Sunday, September 11, 2011

600. Microchip details must be given to the AVA as from Sep 1, 2011

I reminded Dr Vanessa and my assistant Min that microchip numbers must be recorded properly and submitted to the AVA. It is a legal requirement in the sense that the AVA is the authority licensing the vet surgery and compliance is paramount.

As a licensee, I need to be monitoring the legal aspects of vet practice. So, I had to be on my toes in ensuring that compliance is done by my two vets. The younger vets have their own personalities and culture but legal requirements of a practice, the standard of care, the duty of care must be professionally done to ensure that Toa Payoh Vets has a good reputation.
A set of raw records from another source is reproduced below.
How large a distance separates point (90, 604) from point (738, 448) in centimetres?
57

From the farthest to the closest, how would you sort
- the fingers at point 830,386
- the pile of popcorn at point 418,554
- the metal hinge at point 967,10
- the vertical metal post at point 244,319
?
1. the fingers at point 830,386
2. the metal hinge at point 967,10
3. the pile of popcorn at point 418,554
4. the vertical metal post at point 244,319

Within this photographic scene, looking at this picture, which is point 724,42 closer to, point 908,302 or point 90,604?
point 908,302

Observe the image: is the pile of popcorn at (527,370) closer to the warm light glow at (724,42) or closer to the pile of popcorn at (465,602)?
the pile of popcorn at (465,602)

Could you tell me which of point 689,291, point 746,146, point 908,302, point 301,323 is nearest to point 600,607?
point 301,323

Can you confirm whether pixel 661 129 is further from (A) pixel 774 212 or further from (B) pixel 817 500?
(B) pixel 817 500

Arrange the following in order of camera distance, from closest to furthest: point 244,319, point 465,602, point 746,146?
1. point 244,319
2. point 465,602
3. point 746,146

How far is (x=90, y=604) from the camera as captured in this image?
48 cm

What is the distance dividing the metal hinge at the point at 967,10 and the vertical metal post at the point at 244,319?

The heavy responsibility falls on the licensee who is me. Generation Y Singaporeans have grown up in an environment of abundance and behave differently from the earlier generation that grew up from the school of hard knocks.
The world has changed but that does not mean that legal compliance and professionalism should be ignored.

As for Dr Vanessa, I had explained to her a few times that the breeders are taking advantage of a breeders-win, vets-lose situation with her services. The breeder buys the microchip and she implants it for him free of charge at Toa Payoh Vets.

This is providing free services, in addition to below cost Caesarean section and vaccination. "A vet studies hard for 5 years and here, the breeder and pet shop operators get him or her to provide below cost services! There is something not right," I said to the breeder.

I will be monitoring breeders and pet shop operators that take advantage and get free services from my associate vets. It is just not sustainable in the long run as the practice has overheads. I had just rejected a dog breeder who brought in puppies with vomiting and diarrhoea dying from parvovirus and dictated to my vet that he should not do parvoviral test.